Please list every command entered at the ">>>" prompt in the logic-programming excerpt.

# SELECTED EXTRACT:
☆ ☆ ☆ ☆ ☆ ☆ ☆
We use the interface function run to ask for substitutions that satisfy the relation under study; moreover, nouns relation, goal and predicate are equivalent notions and denotes the same concept in the rest of this presentation.

Primitive goals

The two primitive goals succeed and fail denote truth and falsehood in classic logic, respectively.

succeed

Asking for all substitutions that satisfy the succeed relation yields a tautology, namely any substitution works:

>>> run(succeed)
[Tautology]

fail

On the other hand, there is no substitution that satisfies the fail relation:

>>> run(fail)
[]

Goal ctors

Before introducing goal constructors we show how a logic variable is represented when it doesn’t get any association:

>>> rvar(0)
▢₀

where class rvar builds a reified variable providing an integer, namely 0, to track the variable’s birthdate.

fresh

It is a goal ctor that introduces new logic variables, namely variables without associations, according to the plugged-in lambda expression, which receives vars and returns a goal. Consider the following query where the variable q is introduced fresh:

>>> run(fresh(lambda q: succeed))
[▢₀]

since the returned goal is succeed and var q doesn’t get any association, it remains fresh in the list of values, result of the whole run invocation, that satisfy the goal fresh(lambda q: succeed).
☆ ☆ ☆ ☆ ☆ ☆ ☆
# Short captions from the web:
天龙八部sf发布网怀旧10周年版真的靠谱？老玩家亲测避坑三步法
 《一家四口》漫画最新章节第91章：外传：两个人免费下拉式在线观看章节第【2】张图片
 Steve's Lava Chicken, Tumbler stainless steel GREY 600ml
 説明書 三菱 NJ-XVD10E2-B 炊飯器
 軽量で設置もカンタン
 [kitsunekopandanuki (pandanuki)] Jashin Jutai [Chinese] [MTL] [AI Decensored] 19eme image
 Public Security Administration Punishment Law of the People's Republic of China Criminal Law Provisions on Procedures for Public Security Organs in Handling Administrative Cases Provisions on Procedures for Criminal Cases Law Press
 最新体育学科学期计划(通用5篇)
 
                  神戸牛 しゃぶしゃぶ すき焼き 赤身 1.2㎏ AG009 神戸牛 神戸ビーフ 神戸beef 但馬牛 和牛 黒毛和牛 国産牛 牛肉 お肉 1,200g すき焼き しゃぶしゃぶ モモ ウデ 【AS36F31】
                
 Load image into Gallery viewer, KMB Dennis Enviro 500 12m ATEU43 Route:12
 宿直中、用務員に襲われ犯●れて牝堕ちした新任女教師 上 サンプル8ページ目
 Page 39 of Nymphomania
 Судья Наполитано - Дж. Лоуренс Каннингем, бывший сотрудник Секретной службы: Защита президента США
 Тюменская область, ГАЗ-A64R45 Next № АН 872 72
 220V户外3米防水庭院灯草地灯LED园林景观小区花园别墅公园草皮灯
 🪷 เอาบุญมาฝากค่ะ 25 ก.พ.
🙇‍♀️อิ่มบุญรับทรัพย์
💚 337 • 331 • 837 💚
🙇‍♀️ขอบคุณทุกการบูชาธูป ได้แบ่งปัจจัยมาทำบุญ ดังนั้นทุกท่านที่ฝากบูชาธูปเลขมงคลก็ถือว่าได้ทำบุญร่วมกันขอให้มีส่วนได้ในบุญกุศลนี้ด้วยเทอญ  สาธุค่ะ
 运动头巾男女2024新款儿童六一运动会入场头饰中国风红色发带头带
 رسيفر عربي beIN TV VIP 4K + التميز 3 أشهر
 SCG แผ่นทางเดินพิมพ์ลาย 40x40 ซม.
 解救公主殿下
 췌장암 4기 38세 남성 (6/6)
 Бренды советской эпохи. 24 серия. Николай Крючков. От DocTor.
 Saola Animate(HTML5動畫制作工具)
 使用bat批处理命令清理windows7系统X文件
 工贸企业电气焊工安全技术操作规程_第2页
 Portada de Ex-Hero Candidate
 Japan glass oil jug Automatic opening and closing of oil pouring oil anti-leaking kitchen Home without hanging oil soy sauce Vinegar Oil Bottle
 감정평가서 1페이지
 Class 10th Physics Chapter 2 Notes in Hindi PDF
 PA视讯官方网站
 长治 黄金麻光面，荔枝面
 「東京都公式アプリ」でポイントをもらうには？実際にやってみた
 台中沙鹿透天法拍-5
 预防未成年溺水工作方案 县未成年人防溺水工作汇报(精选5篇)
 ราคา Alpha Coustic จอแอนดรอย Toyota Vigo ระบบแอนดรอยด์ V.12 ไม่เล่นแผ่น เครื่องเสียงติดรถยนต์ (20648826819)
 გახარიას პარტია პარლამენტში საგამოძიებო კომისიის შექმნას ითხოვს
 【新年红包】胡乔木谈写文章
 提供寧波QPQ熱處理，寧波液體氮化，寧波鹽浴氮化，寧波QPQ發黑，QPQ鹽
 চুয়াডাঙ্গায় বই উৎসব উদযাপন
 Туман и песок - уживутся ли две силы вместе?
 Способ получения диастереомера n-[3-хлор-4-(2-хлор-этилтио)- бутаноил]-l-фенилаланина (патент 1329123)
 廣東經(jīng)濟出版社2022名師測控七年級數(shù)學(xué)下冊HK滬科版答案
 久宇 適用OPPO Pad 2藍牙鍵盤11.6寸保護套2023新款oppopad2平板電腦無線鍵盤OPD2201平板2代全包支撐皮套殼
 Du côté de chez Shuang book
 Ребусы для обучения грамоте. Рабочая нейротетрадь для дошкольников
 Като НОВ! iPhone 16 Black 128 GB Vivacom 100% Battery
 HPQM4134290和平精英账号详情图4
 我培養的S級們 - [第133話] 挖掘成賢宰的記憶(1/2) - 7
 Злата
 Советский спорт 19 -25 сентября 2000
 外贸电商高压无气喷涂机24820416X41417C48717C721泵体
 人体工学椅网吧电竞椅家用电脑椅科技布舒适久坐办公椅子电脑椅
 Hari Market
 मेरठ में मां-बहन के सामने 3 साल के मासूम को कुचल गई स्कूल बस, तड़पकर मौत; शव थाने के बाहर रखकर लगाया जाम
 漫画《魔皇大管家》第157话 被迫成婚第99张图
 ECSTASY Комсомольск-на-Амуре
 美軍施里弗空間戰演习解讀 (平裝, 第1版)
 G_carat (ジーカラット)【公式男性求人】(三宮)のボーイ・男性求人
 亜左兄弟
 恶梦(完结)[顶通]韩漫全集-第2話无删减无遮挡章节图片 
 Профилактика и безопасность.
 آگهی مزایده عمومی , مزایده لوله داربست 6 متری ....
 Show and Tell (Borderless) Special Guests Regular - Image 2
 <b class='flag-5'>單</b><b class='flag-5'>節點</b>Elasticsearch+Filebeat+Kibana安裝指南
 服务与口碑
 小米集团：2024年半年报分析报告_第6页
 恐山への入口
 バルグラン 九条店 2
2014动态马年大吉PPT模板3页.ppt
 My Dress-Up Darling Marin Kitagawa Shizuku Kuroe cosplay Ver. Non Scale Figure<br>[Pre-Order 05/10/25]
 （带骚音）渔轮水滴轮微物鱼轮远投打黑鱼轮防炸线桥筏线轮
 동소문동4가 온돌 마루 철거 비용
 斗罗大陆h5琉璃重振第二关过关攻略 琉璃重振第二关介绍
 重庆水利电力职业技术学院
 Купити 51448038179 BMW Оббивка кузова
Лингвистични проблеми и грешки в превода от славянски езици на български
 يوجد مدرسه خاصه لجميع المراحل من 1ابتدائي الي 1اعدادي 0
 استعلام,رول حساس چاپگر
☆ ☆ ☆ ☆ ☆ ☆ ☆
# RESULT:
- run(succeed)
- run(fail)
- rvar(0)
- run(fresh(lambda q: succeed))